Task requirements: Using the entries below, restate word for word only the lines from the one with "Looking at all" to the final line, leaving the pictures out.
-- begin Input material --
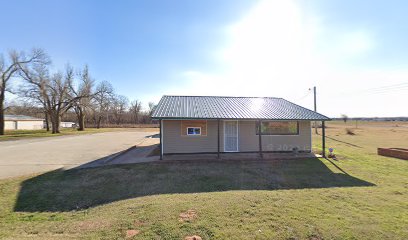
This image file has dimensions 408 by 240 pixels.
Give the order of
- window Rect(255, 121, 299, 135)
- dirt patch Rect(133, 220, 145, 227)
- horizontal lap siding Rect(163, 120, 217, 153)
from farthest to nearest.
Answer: window Rect(255, 121, 299, 135), horizontal lap siding Rect(163, 120, 217, 153), dirt patch Rect(133, 220, 145, 227)

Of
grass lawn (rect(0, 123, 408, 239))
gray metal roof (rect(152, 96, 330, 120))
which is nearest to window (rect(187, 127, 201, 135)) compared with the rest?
gray metal roof (rect(152, 96, 330, 120))

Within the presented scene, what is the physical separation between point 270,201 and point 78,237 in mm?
4157

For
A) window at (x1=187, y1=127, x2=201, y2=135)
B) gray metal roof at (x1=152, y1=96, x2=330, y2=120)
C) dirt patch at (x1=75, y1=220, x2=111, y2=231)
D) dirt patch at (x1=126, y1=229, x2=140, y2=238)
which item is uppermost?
gray metal roof at (x1=152, y1=96, x2=330, y2=120)

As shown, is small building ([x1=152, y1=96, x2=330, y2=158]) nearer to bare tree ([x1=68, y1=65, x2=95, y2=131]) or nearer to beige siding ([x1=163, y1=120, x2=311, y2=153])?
beige siding ([x1=163, y1=120, x2=311, y2=153])

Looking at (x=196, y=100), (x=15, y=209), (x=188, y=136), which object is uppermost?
(x=196, y=100)

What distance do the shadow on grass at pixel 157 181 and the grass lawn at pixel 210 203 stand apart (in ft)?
0.10

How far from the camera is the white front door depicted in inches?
484

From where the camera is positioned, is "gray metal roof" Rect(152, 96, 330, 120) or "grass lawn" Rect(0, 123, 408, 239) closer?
"grass lawn" Rect(0, 123, 408, 239)

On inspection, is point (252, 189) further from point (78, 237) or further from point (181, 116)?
point (181, 116)

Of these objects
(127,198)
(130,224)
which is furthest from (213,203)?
(127,198)

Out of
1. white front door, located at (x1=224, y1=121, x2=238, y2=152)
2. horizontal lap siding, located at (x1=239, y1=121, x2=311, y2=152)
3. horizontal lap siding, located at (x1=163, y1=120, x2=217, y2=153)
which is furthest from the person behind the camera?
horizontal lap siding, located at (x1=239, y1=121, x2=311, y2=152)

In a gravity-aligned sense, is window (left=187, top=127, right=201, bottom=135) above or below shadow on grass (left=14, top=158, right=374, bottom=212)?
above

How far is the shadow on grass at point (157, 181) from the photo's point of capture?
6039 millimetres

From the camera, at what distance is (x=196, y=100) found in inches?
572
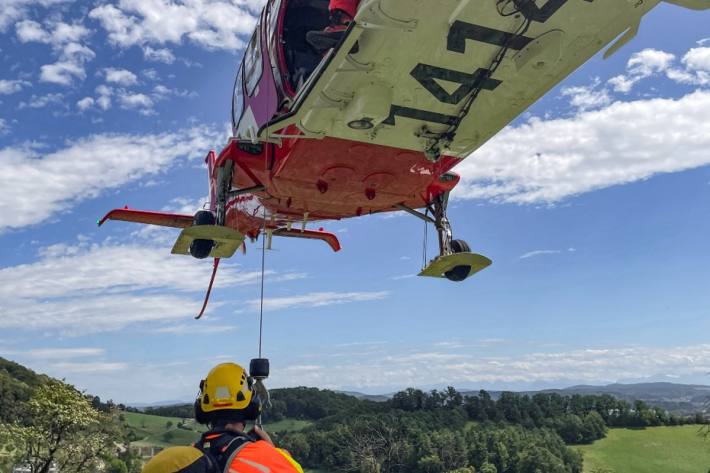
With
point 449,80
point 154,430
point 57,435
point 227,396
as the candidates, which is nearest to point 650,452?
point 154,430

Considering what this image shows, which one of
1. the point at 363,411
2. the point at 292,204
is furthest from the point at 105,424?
the point at 363,411

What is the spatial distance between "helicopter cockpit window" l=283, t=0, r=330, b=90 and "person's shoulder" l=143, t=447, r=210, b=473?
5684 mm

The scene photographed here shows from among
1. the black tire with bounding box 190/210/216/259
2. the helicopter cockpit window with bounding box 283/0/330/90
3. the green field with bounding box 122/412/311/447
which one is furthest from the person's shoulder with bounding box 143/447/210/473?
the green field with bounding box 122/412/311/447

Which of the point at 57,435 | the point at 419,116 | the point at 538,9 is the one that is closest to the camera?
the point at 538,9

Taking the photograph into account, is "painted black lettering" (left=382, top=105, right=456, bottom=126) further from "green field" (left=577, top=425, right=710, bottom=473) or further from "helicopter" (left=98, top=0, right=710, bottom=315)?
"green field" (left=577, top=425, right=710, bottom=473)

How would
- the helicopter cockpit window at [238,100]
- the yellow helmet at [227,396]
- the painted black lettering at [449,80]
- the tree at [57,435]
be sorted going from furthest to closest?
1. the tree at [57,435]
2. the helicopter cockpit window at [238,100]
3. the painted black lettering at [449,80]
4. the yellow helmet at [227,396]

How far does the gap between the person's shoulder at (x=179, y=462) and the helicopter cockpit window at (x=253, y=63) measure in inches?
248

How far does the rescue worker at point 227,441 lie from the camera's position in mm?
2072

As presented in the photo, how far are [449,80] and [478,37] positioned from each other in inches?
A: 25.2

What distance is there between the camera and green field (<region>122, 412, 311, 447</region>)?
72031 mm

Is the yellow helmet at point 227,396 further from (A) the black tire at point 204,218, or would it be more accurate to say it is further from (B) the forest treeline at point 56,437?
(B) the forest treeline at point 56,437

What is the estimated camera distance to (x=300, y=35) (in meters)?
7.73

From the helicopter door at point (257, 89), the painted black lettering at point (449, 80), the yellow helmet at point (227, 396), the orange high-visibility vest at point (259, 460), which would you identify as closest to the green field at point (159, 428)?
the helicopter door at point (257, 89)

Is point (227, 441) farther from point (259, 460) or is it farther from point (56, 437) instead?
point (56, 437)
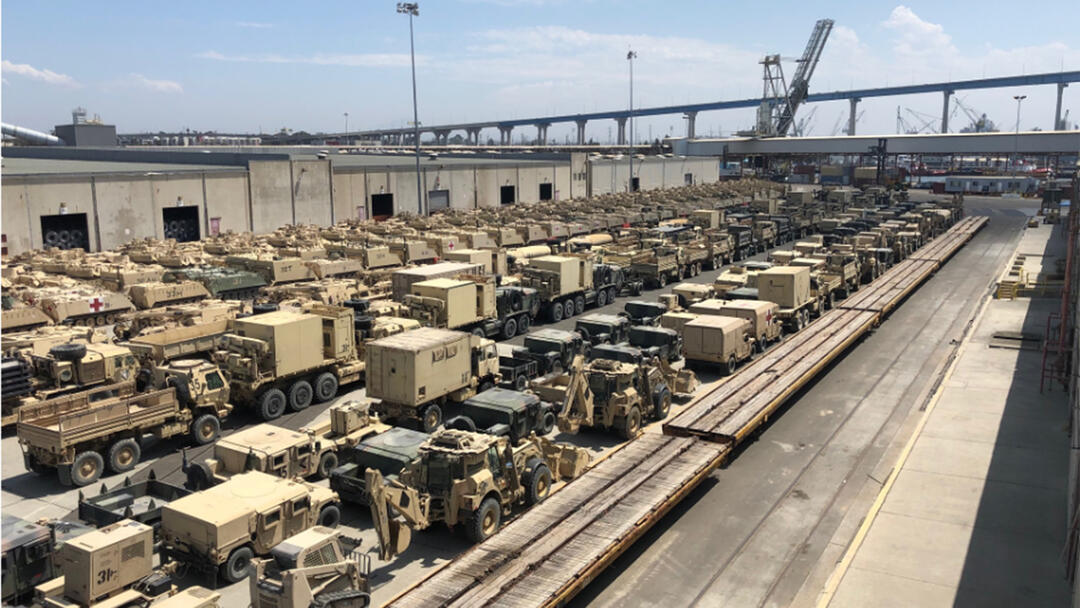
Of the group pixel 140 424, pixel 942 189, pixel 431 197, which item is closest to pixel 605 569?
pixel 140 424

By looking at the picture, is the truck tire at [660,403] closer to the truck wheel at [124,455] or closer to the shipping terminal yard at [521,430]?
the shipping terminal yard at [521,430]

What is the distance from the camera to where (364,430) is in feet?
71.3

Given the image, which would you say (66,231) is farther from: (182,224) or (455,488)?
(455,488)

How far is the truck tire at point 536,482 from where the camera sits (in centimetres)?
1920

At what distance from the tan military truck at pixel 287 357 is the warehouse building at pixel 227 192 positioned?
3195cm

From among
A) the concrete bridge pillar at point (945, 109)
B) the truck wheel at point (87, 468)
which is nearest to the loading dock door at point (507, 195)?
the truck wheel at point (87, 468)

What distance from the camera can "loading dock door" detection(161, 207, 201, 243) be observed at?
191ft

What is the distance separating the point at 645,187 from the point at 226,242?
6690 centimetres

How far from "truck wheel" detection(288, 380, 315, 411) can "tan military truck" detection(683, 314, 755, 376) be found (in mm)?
13745

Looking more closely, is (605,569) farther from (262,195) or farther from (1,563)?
(262,195)

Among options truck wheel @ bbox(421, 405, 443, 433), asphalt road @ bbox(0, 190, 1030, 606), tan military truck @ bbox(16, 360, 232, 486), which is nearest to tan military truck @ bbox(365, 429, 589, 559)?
asphalt road @ bbox(0, 190, 1030, 606)

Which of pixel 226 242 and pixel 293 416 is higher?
pixel 226 242

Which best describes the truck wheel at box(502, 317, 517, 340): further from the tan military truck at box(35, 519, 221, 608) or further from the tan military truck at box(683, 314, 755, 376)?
the tan military truck at box(35, 519, 221, 608)

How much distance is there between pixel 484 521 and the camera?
17.9 m
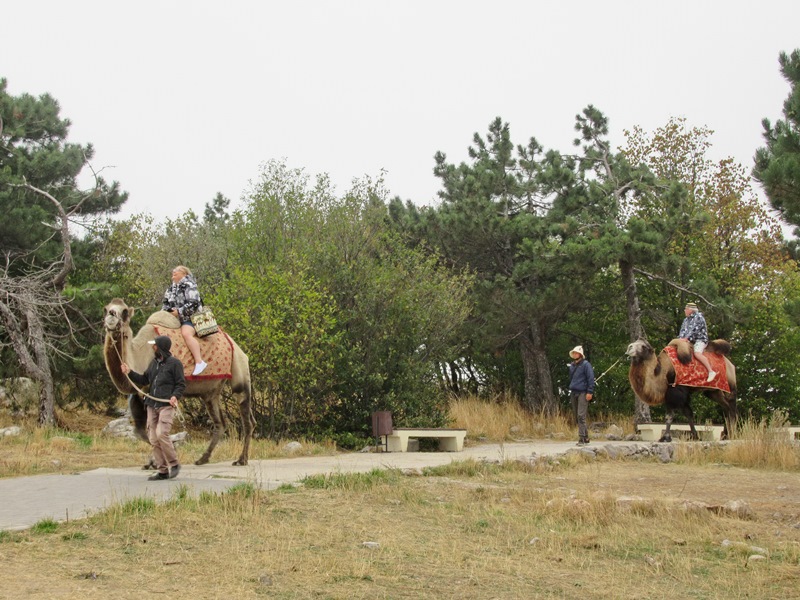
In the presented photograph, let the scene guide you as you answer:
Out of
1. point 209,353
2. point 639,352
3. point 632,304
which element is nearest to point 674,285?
point 632,304

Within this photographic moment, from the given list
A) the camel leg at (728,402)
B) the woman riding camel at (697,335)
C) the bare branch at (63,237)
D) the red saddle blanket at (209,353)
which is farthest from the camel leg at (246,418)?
the camel leg at (728,402)

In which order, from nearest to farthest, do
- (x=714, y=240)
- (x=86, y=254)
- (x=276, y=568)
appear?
(x=276, y=568) → (x=86, y=254) → (x=714, y=240)

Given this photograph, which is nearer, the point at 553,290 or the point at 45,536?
the point at 45,536

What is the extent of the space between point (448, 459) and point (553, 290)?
11072mm

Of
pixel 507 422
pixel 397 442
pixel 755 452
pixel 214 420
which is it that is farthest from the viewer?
pixel 507 422

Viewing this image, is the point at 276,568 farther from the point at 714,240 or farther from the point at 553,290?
the point at 714,240

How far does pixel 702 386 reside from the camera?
62.8 ft

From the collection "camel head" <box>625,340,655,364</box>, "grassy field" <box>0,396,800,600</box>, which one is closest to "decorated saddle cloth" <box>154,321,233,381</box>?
"grassy field" <box>0,396,800,600</box>

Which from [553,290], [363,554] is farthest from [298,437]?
[363,554]

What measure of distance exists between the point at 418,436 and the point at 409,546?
33.0 ft

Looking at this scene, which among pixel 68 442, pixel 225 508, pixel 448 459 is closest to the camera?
pixel 225 508

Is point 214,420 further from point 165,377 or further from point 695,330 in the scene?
point 695,330

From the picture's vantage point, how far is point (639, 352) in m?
18.5

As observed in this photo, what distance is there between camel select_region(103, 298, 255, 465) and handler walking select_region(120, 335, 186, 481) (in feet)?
3.05
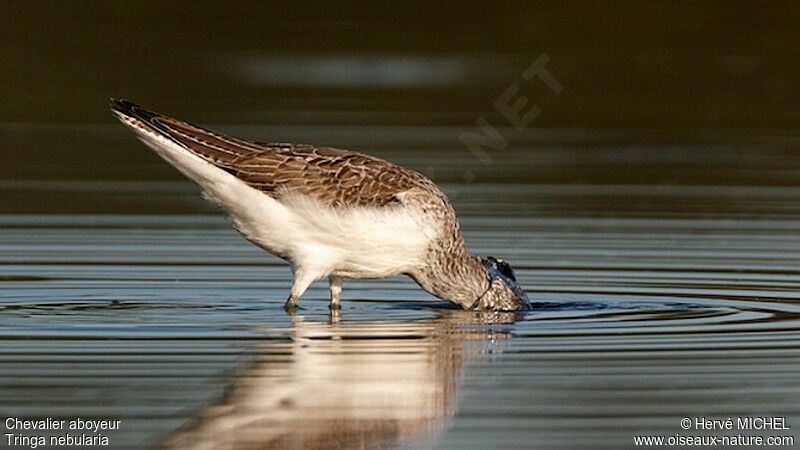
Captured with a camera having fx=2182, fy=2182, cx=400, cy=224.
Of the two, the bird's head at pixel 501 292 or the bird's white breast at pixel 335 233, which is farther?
the bird's head at pixel 501 292

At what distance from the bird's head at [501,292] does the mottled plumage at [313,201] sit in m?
0.01

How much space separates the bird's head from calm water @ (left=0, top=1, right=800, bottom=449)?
15cm

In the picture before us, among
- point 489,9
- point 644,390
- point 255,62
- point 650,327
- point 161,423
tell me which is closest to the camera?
point 161,423

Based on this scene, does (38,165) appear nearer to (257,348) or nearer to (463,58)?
(257,348)

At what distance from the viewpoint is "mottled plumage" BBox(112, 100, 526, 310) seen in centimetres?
1347

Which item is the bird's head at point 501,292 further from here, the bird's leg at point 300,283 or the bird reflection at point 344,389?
the bird's leg at point 300,283

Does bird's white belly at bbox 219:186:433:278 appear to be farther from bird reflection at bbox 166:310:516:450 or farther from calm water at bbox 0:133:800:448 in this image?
bird reflection at bbox 166:310:516:450

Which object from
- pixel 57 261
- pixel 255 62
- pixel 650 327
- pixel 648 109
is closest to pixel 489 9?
pixel 255 62

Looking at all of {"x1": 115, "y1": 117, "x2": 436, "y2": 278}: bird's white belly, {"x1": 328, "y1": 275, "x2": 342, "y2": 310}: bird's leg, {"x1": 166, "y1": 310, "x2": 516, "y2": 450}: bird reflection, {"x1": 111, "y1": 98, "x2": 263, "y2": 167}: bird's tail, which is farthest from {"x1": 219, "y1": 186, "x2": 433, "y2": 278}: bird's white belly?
{"x1": 166, "y1": 310, "x2": 516, "y2": 450}: bird reflection

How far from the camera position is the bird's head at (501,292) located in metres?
14.0

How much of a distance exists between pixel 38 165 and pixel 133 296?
7176 millimetres

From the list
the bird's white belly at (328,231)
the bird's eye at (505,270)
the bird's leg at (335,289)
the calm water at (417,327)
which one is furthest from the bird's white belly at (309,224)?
the bird's eye at (505,270)

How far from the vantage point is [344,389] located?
35.4 ft

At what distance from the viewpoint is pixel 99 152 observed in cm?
2211
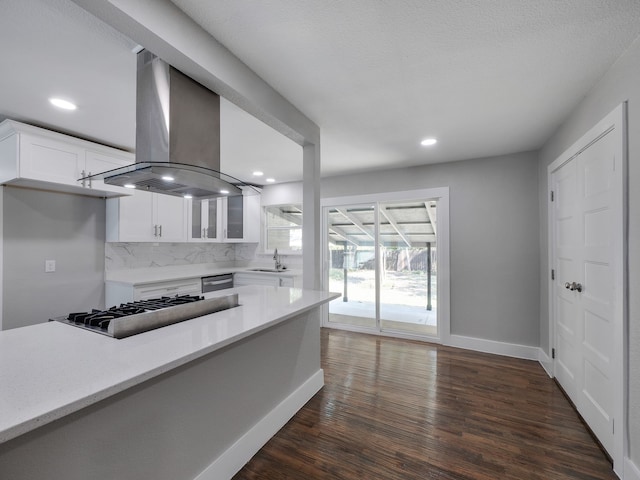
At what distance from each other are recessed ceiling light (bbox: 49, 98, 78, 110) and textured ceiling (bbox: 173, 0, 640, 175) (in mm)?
-- end Input material --
The reply:
Looking at all of {"x1": 115, "y1": 117, "x2": 436, "y2": 278}: bird's white belly, {"x1": 328, "y1": 275, "x2": 342, "y2": 310}: bird's leg, {"x1": 166, "y1": 310, "x2": 516, "y2": 450}: bird reflection, {"x1": 111, "y1": 98, "x2": 263, "y2": 167}: bird's tail, which is farthest from {"x1": 219, "y1": 186, "x2": 433, "y2": 278}: bird's white belly?
{"x1": 166, "y1": 310, "x2": 516, "y2": 450}: bird reflection

How far from the camera position is the bird's head at (501,292) located in metres?
14.0

How much of a distance exists between pixel 38 165 and pixel 133 296?
7176 millimetres

From the list
the bird's white belly at (328,231)
the bird's eye at (505,270)
the bird's leg at (335,289)
the calm water at (417,327)
which one is furthest from the bird's white belly at (309,224)?
the bird's eye at (505,270)

How far from the vantage point is [344,389] located?
35.4 ft

At what distance from the viewpoint is pixel 99 152 observed in cm?
2211
At what distance from each other are recessed ceiling light (bbox: 49, 98, 78, 110) and textured ceiling (bbox: 173, 0, 640, 175) (in mm)?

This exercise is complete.